----- Records for the task -----

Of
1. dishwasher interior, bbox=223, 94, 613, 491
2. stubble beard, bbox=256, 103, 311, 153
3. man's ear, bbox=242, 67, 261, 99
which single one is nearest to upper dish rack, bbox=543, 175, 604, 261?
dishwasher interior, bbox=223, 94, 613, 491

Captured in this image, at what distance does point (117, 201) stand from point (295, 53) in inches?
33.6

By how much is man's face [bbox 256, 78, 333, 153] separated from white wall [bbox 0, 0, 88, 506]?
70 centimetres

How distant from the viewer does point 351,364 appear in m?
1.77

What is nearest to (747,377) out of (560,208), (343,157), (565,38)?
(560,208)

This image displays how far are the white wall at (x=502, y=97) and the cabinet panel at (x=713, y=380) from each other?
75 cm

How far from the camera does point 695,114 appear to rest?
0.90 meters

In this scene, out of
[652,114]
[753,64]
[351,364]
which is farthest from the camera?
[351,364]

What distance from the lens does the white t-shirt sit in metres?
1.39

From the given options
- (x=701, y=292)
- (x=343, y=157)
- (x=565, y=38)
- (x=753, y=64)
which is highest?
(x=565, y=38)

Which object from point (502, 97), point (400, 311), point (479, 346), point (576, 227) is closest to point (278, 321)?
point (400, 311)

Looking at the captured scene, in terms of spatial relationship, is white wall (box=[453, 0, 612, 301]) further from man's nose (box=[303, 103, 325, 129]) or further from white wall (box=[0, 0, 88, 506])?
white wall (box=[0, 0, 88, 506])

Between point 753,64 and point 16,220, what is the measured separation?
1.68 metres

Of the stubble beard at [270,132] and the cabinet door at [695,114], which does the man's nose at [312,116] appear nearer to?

-----
----- Records for the task -----

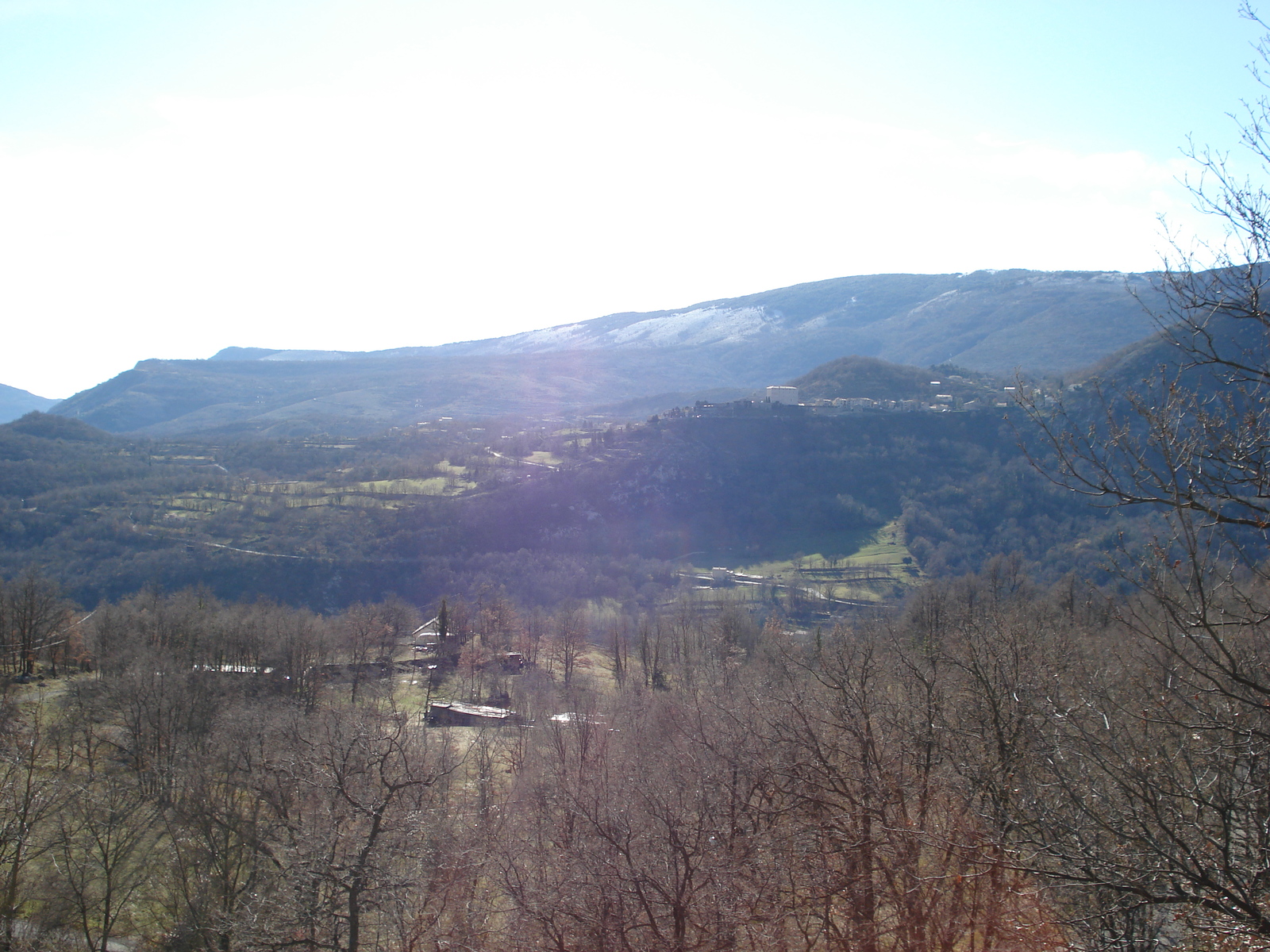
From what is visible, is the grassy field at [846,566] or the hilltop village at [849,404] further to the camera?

-----

Your goal
Locate every line in the entries above that contains the string "stubble" and copy each such line in full. The match is case-sensitive.

Complete answer
2. stubble beard, bbox=256, 103, 311, 153
Of the stubble beard at [270,132] and the cabinet door at [695,114], which does the man's nose at [312,116] appear nearer to?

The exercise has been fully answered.